誰が犯人で、どんなストーリーでとか全く覚えてない程、スクリームという映画の印象を根こそぎ持って行ったパンチ力
今やジェイソンとかナマハゲとかに並ぶ恐怖系のお面の上位市民権を獲得し、今日も子供達を震撼させる。
ハロウィンとかもオススメだ。
たまにお祭りのお面屋さんに天狗とかピカチュウとかコマさんに並んで売ってるのを見ておぉって今でもなる。僕はただでも買わない。
 
あんまり覚えてないんだが、ラストの方のシーンで犯人がお面を取るんだか、付けるんだか忘れたが、こいつが犯人!ってわかる所で、とにかくお面を着脱するシーンがある。要は中の人がわかるシーン。
シャレにならんほど怖かったあの仮面が何となく、ただのお面になってしまい、急激にアレっとなったのも覚えている。
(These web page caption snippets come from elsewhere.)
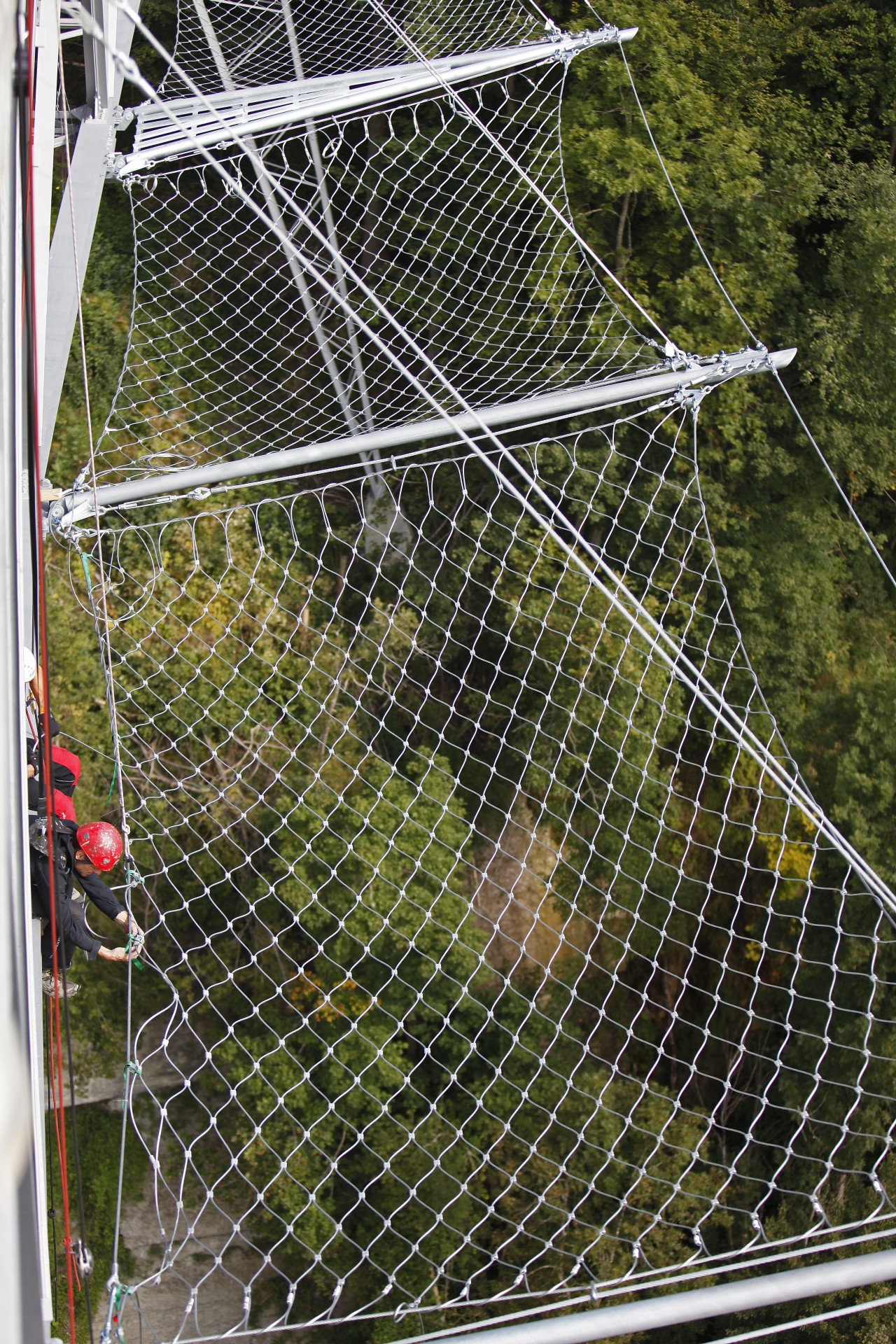 Installation of horizontal safety net on very high bridge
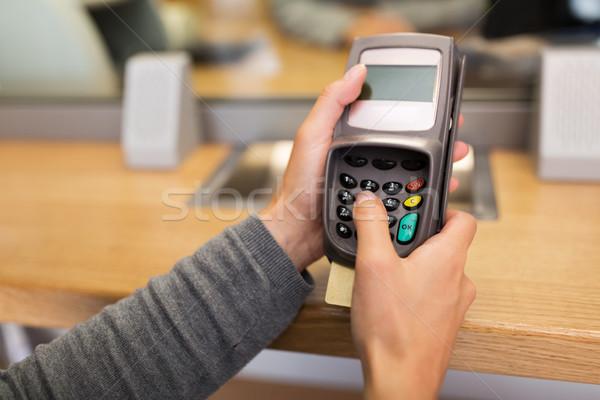 Mano pin código tarjeta lector financiar Foto stock © dolgachov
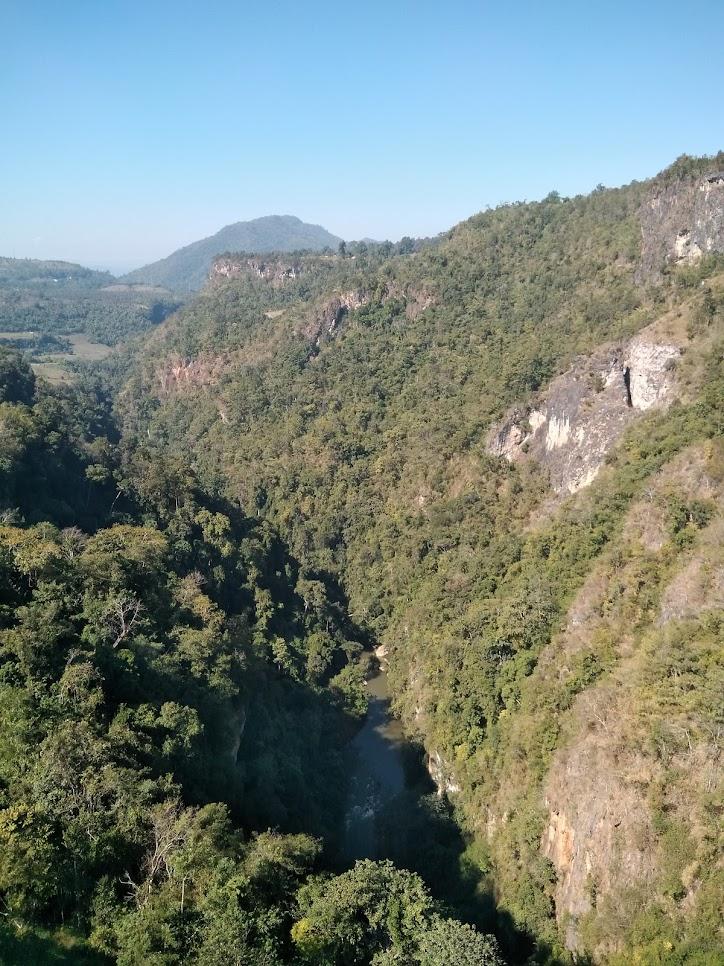 ミャンマーの深い渓谷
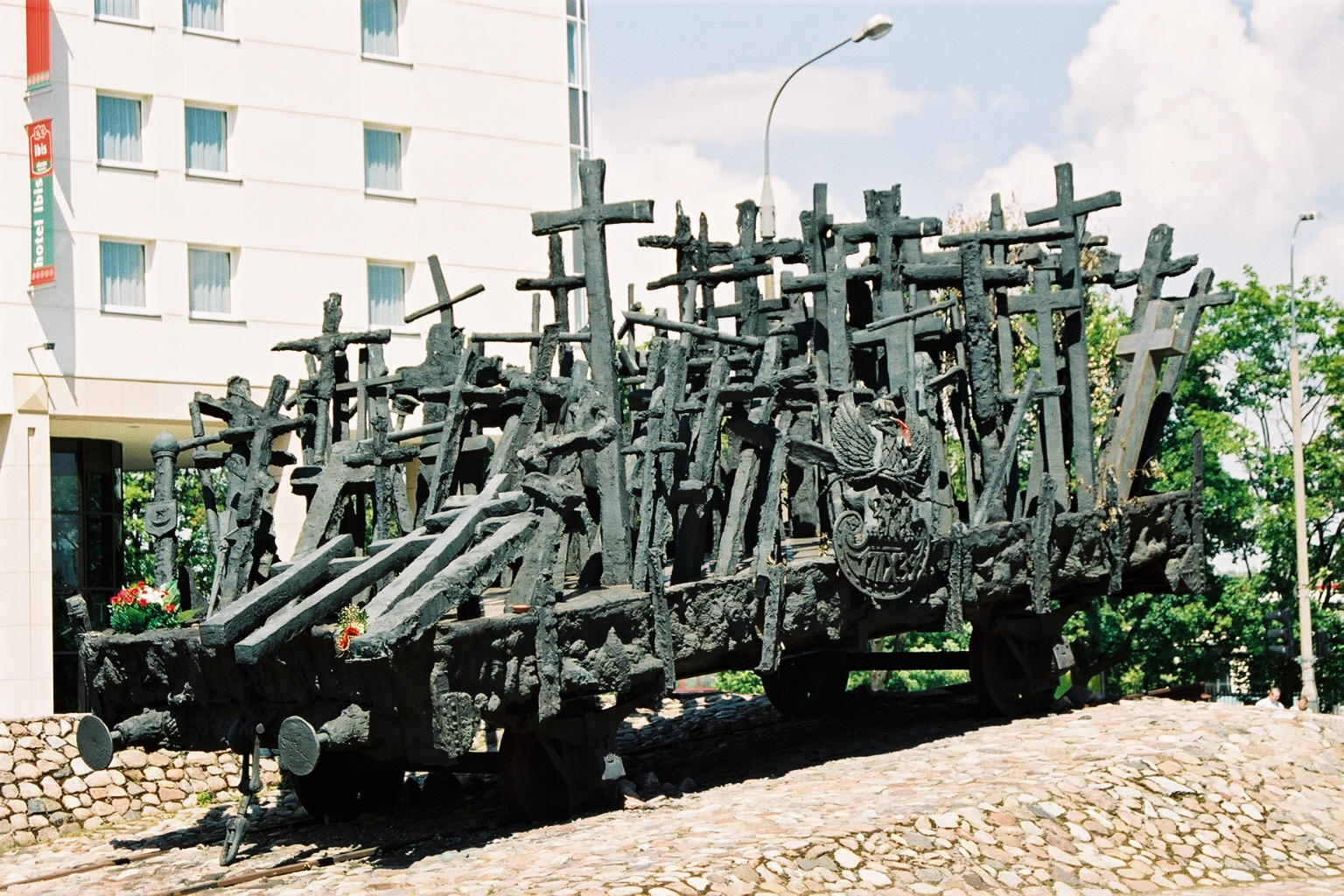 Varsovie, sculpture wagon de croix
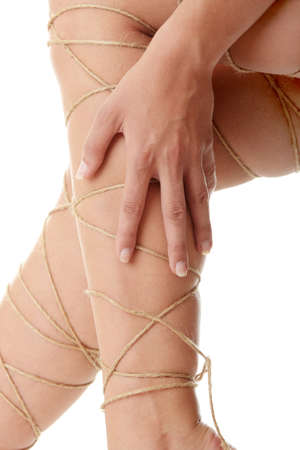 atados: Concepto de dolor de piernas - piernas atadas con una cuerda aislado en blanco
あのお面があまりに猟奇的さにマッチし過ぎていて、外した中の人と分離した落差にガクッときた。
それほどまでに仮面の本来の意味の範疇を超えていた存在感を放っていたのだ。
 
スクリームの犯人は何を思ってあの仮面にしたんだろう。
なんにせよ、仮面にというオーガナイズによってあの映画は忘れられないものになった。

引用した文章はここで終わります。